So much rides on your implicit notion of semantic relationship, but this dependence needs demonstration. The fact that some pattern of signals on my perceptual apparatus is caused by an apple in the real world does not mean that I have knowledge or understanding of an apple
in virtue of this causal relation. That my sensory signals are caused by apples is an accident of this world, one we are completely blind to. If all apples in the world were swapped with fapples (fake apples), where all sensory experiences that have up to now been caused by apples are now caused by fapples, we would be none the wiser. The semantics (i.e. wide content) of our perceptual experiences is irrelevant to literally everything we know and how we interact with the world. Our knowledge of the world is limited to our sensory experiences and our deductions, inferences, etc derived from our sensory experiences.

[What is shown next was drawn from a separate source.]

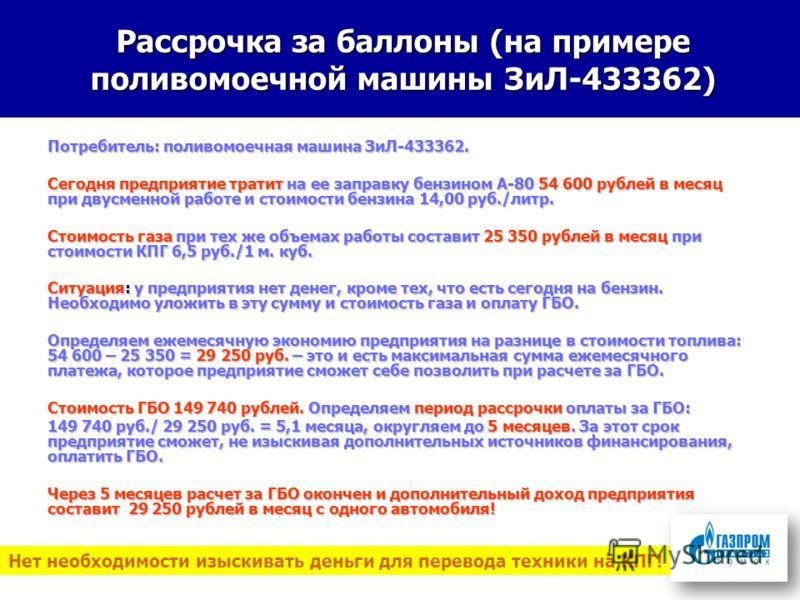 Потребитель: поливомоечная машина ЗиЛ-433362. Сегодня предприятие тратит на ее заправку бензином А-80 54 600 рублей в месяц при двусменной работе и стоимости бензина 14,00 руб./литр. Стоимость газа при тех же объемах работы составит 25 350 рублей в м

Our situatedness in the world is only relevant insofar as it entails the space of our sensory experiences.
>the model would need the ability to frame hypotheses about what this sensor data means, and test them by interacting with the world and seeing what the results were.
Why do we need to actively test our model to come to an understanding of the world? Yes, that is how we biological organisms happen to learn about the world. But it is not clear that it is required. Language models learn by developing internal models that predict the next token. But this prediction implicitly generates representations of the processes that generate the tokens. There is no in principle limit to the resolution of this model given a sufficiently large and diverse training set.